Billy Bragg's Workers Playtime album has a unique distinction in my musical collection. No, it's not the greatest album ever... That honor goes to either Menudo's landmark Reaching Out or Fabio's After Dark opus.
Mr. Bragg's album released almost exactly 16 years ago (shudder) is the only musical release that I've acquired in cassette, vinyl LP, CD and digitally. I bought the cassette when the album was first released, the LP when I bought a turntable and it was one of the first CDs I bought when that now archaic technology first reared its $14.99 head on the shelves.
The last listen it got was on my 40 gigabyte iPod, where it currently resides with approximately 700 other albums or nearly 7900 songs.
This large volume is both a blessing and a curse. In one way it consolidates a portion the approximately 1200 CDs I own in a convenient device that weighs about as much as run-of-the-mill paperweight, but it also changes the way I listen to music. Rather than listen attentively to a whole album, appreciating the craftsmanship that went into it, I put it on shuffle play in the house and have frankly forgotten what the f*ck I put in it or who is singing half the songs.
Even worse is that tendency to listen to snippets of songs here and there. With that much music at one's disposal it's tough to resist listening to 28 songs in a fifteen minute drive.

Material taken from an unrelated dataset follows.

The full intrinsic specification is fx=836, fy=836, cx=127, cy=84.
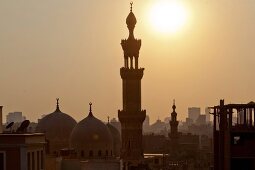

Stephen V. Funk, host of this week's feels like the lone holdout on the iPod front. Homeboy is still cruising the aisles of the local record and CD scores, rather than inviting a friend over with a full 80 gigger to poach his eclectic bounty.
Heh. Half of me wants to throw on side two of the Velvet Underground & Nico album on the ol' turn table, but I know as soon as I do the Fletchmonster's peanut butter-coated paws are going to slap that stylus right across "There She Goes Again" to "the Black Angel's Death Song."
Stop by Mr. Funk's viridescent blog and try to get him to switch to the dark side. As for me and Mr. Bragg? This might be the end of the road. If they have to jam the microchip of Workers Playtime up my ass for me to enjoy it, I think I'll pass. The cassette's long gone, but I think the record's still on the shelf.